Prof. Fine led a group of 200 scientists that issued a letter to Prime Minister Netanyahu warning that the planned transport of oil from the United Arab Emirates to Israel, under an agreement signed between the two countries, carries significant risk of pollution to the Red Sea and surrounding ecosystems.  

Additional disaster waiting to happen

Fine and a team of international researchers warn that a massive leak of over one million barrels of oil, four times greater than the Exxon Valdez tanker spill in 1989, is anticipated shortly in the Red Sea, off the coast of Yemen, where the Safer floating storage and offloading unit is in the final stages of decay. The Safer has been stranded and deteriorating since 2015, giving the world the most advanced warning ever of a major oil spill.

In a policy brief published recently in Frontiers in Marine Science, Fine and team  warned that immense devastation to the health and livelihoods of millions of people living in half a dozen countries along the Red Sea coast will be guaranteed if the Safer’s decay is not addressed immediately.

The potential spill will also affect the entire international community by degrading a critical global resource -- the coral reefs of the northern Red Sea and Gulf of Aqaba, which are considered to be among the last reef ecosystems in the world to thrive beyond mid-century, cautioned the research team from the United States, Israel, Germany and Switzerland.

Over the last five years, as the Safer has languished on its mooring, there have been multiple warnings of the risk of its degradation. Yet despite the most advanced warning ever for an oil spill, no concrete steps have been taken to prevent it. Recently there have been reports of minor oil leakage from the vessel. Winter is the worst time for a major oil spill because winter currents disperse oil more widely.

The Houthis, a political and armed movement in northern Yemen, control access to the Safer tanker. They have repeatedly denied UN requests to board the vessel. The UN International Maritime Organization has deployed experts to develop a risk impact analysis and contingency plans to improve management of emergency response operations in the event of a spill from the Safer. But without access to the storage vessel they are unable to take the necessary steps to prevent a spill.  

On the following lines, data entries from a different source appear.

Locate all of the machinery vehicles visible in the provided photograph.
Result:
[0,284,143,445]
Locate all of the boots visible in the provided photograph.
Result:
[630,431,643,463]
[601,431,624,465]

Recently, such access was granted and it is up to the UN to act quickly to bring the Safer crisis to an end.

"Immediate international intervention is needed to prevent an imminent humanitarian and ecological disaster," says Dr. Karine Kleinhaus, of the School of Marine and Atmospheric Sciences at Stony Brook University, a co-author of the policy brief. "Emergency action must be taken by the UN and its International Maritime Organization to remove the oil, despite political tensions in the region," she adds.

Looking beyond the imminent danger posed by the Safer, the authors write that with 4.8 million barrels of crude oil and refined petroleum products passing through the Red Sea each day, a regional strategy must be drafted for leak prevention and containment that is specific to the Red Sea’s unique ecosystems, unusual water currents, and political landscape. "Coral reefs line almost all 4,000 km of the Red Sea’s coastlines and also surround multiple islands within it, so that oil spills in any part of the Sea threaten these valuable ecosystems," says Prof. Fine, who co-authored the brief. "Action must be taken now. The window of opportunity to save a unique marine ecosystem is quickly closing."

The policy brief was additionally authored by Prof. Hezi Gildor, of the Hebrew University of Jerusalem, Dr. Yael Amitai, of the Israel Oceanographic & Limnological Research Institute, Prof. Anders Meibom, of the Ecole Polytechnique Fédérale de Lausanne in Switzerland, and Prof. Christian R. Voolstra, of the University of Konstanz in Germany.